* [Estratto del documento]:
====================

E comunque il Tempo passa. Nelle nostre case pulite per il dì di festa, nei bar dove si fa la fila per le pastarelle, in questo nostro zoo di Facebook dove si deve sorridere sempre, mostrare tette e glutei ben sodi e in forma, dove la rivoluzione e la libertà vanno di moda come le Hogan.
Un giorno, una settimana e una Vita, che vuoi che sia?
Panta Rei, no? Tutto scorre. Anche il sangue di chi va via o non parla più, pure se rimane. Anche il viso di chi indossa la solita maschera e copre tutto il resto: cicatrici, lacrime e rughe. «Dai, Emì, che è festa: dai, cacchio, e nun ce rompe li c…..!». Tutto ha un suo posto e un suo tempo, è vero. Anche la Morte e la relativa tarantella dei «Mi Piace» pigri e delle frasi di circostanza.

====================

* [Elenco]:
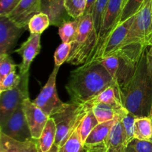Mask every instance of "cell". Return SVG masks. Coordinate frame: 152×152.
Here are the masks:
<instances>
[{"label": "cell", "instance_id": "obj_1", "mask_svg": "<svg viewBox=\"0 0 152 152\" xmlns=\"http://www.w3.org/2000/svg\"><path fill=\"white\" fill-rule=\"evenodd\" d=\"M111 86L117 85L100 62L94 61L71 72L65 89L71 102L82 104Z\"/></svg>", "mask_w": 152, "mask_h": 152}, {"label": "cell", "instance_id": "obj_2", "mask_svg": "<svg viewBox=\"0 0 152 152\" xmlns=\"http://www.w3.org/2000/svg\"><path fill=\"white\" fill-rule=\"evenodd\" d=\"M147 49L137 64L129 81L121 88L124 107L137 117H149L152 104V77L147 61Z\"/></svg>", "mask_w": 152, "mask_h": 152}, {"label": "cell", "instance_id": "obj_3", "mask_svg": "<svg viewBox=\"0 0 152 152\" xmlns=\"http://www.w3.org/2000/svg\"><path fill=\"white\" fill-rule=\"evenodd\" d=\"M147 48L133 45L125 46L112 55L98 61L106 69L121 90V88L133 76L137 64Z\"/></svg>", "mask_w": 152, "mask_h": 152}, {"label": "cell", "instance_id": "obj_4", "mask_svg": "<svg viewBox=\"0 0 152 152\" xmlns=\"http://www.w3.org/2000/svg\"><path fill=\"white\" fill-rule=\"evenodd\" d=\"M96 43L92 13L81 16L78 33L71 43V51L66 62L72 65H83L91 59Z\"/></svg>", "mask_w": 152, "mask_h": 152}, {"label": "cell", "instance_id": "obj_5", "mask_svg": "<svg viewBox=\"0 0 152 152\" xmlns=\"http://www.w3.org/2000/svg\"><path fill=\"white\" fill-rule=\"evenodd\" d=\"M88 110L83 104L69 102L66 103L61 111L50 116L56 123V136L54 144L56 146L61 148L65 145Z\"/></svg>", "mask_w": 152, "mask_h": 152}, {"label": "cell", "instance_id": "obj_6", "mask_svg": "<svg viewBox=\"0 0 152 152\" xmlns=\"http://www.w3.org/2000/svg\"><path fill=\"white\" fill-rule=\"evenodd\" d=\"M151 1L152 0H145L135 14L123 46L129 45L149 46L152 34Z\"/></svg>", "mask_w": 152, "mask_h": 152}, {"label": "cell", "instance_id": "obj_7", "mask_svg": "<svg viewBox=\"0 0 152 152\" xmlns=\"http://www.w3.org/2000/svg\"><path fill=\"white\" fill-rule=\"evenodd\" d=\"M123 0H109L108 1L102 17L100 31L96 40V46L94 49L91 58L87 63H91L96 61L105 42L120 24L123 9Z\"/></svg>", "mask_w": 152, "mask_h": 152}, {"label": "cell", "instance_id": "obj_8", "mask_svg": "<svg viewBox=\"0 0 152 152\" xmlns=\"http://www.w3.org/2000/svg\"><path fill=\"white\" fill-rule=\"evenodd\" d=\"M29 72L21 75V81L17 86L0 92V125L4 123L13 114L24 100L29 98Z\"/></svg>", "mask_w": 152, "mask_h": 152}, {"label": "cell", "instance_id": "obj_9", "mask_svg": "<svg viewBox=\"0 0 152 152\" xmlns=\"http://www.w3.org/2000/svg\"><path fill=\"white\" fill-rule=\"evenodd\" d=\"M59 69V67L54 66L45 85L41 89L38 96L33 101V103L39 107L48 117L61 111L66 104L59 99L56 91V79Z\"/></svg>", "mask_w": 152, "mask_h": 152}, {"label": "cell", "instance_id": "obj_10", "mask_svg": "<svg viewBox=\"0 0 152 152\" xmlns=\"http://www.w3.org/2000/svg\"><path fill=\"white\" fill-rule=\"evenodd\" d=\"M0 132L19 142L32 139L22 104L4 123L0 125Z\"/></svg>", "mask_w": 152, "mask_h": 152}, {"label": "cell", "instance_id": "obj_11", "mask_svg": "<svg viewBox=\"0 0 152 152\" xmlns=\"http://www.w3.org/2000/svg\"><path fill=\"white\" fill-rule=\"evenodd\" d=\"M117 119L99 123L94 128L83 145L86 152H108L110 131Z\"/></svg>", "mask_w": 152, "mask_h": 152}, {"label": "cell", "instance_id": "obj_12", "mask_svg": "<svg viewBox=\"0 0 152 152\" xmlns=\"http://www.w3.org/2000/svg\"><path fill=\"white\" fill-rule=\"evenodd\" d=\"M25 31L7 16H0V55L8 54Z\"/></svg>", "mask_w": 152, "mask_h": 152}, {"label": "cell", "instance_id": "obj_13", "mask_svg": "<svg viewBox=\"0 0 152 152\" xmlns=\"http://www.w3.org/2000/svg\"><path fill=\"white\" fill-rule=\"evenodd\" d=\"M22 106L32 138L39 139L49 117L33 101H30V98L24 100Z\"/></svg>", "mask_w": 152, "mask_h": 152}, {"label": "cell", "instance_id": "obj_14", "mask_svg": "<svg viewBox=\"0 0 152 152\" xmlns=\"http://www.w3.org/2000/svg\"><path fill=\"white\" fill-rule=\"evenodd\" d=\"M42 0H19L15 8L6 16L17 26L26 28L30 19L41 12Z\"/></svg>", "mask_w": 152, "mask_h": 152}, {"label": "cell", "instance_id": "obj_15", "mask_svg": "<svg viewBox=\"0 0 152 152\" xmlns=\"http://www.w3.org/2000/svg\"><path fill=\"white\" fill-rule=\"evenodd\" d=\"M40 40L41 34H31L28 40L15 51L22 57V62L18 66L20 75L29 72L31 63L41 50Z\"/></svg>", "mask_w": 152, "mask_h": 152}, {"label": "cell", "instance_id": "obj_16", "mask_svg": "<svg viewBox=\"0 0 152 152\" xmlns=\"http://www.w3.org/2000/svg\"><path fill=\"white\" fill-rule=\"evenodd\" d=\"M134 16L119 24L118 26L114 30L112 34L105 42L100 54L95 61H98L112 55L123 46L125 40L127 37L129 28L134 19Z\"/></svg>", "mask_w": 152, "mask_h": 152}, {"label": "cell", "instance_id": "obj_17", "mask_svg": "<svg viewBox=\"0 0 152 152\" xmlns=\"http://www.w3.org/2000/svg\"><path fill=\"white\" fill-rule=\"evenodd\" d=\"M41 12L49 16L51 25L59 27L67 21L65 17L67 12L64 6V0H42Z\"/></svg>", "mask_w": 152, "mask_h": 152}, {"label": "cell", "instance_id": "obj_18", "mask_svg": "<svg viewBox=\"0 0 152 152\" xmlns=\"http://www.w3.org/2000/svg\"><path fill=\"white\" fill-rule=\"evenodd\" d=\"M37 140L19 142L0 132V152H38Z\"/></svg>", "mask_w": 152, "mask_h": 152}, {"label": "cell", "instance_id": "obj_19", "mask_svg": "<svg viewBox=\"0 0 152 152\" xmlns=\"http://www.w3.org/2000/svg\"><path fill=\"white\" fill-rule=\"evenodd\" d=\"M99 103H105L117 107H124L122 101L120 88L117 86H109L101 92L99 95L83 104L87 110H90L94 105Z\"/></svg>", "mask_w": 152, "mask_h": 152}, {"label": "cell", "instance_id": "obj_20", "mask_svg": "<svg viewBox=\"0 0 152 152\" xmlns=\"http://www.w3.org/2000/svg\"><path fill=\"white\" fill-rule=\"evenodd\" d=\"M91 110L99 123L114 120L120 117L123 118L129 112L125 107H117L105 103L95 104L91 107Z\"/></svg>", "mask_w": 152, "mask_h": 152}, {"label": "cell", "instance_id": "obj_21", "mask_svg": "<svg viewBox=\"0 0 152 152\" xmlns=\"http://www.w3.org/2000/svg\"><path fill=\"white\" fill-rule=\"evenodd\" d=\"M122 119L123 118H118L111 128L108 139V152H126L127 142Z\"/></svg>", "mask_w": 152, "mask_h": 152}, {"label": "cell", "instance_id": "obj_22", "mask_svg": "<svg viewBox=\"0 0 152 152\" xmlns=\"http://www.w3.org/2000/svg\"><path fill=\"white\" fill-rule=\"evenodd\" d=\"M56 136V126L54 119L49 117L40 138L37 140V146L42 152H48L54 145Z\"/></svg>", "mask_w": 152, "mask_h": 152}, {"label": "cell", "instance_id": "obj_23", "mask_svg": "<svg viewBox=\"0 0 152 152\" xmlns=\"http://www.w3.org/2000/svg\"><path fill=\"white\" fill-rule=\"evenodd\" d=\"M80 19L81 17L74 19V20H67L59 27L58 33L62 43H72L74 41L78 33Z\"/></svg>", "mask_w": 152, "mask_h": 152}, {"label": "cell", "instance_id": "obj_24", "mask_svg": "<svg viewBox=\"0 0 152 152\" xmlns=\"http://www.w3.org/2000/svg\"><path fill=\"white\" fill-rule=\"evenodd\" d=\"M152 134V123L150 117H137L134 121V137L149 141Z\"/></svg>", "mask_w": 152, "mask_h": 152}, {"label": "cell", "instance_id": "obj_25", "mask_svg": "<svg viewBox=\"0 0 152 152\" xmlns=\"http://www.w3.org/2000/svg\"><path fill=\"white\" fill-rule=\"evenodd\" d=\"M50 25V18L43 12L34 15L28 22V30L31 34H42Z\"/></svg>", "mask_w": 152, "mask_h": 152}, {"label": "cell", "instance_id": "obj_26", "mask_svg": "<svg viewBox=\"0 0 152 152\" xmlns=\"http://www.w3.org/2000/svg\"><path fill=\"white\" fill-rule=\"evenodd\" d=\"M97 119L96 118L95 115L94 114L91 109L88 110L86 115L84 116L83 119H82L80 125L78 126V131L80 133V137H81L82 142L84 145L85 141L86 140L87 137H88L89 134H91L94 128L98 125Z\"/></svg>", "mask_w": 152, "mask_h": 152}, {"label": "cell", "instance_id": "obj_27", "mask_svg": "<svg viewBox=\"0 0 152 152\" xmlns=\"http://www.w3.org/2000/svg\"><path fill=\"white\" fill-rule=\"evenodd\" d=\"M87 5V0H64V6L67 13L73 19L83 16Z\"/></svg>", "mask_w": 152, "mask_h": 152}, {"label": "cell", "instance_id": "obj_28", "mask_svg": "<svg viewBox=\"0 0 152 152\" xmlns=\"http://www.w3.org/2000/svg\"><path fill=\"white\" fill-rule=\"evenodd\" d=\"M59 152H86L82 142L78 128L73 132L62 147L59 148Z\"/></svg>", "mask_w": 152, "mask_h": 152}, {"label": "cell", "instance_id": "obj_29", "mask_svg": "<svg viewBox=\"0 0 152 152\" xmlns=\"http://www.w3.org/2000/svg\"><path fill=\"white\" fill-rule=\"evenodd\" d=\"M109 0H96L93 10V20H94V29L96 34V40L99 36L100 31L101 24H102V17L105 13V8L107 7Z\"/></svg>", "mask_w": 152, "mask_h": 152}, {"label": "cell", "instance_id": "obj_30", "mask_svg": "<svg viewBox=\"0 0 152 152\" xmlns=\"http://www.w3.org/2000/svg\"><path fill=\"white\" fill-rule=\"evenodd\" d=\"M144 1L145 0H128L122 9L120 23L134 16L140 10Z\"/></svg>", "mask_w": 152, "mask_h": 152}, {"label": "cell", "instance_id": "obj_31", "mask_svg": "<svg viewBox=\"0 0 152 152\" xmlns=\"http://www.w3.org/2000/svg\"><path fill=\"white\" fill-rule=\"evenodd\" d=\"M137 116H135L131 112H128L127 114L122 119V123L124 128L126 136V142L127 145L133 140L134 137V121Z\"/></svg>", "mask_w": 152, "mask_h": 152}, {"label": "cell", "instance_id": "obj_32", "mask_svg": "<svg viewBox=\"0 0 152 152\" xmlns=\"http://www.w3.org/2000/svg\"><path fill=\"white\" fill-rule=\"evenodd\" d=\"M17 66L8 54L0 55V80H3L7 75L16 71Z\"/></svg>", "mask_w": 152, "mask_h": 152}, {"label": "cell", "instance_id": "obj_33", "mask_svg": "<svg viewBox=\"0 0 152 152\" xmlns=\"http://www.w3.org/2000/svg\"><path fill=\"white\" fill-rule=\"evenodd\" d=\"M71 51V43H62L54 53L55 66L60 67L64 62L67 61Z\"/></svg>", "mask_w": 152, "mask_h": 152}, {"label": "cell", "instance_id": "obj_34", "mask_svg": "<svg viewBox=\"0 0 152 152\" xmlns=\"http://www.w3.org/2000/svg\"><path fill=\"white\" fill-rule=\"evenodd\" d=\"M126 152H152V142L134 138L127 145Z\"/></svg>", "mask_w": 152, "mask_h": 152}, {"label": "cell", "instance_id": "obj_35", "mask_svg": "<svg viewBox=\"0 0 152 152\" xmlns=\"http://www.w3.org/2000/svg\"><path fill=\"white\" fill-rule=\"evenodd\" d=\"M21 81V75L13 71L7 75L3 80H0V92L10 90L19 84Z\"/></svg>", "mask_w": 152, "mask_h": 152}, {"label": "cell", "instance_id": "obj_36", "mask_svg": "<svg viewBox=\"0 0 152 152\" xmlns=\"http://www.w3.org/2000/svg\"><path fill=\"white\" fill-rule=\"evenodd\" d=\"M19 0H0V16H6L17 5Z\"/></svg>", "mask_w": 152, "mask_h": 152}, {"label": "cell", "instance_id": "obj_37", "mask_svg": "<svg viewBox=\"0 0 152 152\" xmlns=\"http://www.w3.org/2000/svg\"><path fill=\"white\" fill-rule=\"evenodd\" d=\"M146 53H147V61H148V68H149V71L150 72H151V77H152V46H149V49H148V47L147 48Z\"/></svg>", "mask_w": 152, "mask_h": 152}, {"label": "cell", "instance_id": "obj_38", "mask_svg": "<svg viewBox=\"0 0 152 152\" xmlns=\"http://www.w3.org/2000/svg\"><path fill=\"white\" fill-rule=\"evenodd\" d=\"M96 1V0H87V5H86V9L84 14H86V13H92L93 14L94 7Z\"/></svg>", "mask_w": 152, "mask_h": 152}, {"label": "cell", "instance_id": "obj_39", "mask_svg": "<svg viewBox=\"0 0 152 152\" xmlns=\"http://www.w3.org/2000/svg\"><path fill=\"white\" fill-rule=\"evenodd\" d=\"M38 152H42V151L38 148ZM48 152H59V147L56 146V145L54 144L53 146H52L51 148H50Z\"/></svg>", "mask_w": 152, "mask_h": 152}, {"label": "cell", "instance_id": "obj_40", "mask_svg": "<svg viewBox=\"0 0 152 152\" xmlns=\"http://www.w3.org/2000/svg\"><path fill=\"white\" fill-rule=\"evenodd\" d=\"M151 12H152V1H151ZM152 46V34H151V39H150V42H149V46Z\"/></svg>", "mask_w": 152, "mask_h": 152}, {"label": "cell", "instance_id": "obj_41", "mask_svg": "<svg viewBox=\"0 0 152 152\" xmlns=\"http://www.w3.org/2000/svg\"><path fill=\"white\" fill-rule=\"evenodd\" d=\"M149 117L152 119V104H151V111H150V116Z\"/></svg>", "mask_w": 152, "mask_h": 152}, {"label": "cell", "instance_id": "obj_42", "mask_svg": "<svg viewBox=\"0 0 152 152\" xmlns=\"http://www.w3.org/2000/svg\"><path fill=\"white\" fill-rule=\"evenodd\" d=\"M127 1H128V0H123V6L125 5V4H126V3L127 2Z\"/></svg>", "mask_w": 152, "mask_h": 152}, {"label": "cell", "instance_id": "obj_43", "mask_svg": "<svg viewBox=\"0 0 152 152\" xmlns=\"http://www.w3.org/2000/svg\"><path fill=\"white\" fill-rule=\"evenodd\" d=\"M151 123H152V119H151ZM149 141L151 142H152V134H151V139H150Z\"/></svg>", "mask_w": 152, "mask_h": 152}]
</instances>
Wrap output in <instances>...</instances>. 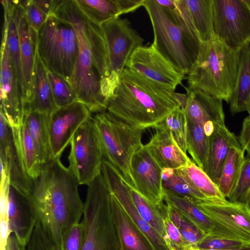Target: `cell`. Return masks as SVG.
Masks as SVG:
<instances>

====================

* [Compiti da svolgere]:
- 1) Nel brano, con che cosa vengono paragonate la rivoluzione e la libertà che vanno di moda?
- 2) Estrai dal brano il testo a partire da "Panta Rei, no?" fino a "frasi di circostanza." compreso.
- 3) Elenca tutto ciò che, secondo il brano, viene coperto dalla solita maschera.
Il materiale non serve per svolgere i compiti.

* [Risposte ai compiti]:
- 1) Con le Hogan.

- 2)
Panta Rei, no? Tutto scorre. Anche il sangue di chi va via o non parla più, pure se rimane. Anche il viso di chi indossa la solita maschera e copre tutto il resto: cicatrici, lacrime e rughe. «Dai, Emì, che è festa: dai, cacchio, e nun ce rompe li c…..!». Tutto ha un suo posto e un suo tempo, è vero. Anche la Morte e la relativa tarantella dei «Mi Piace» pigri e delle frasi di circostanza.

- 3) Cicatrici, lacrime e rughe.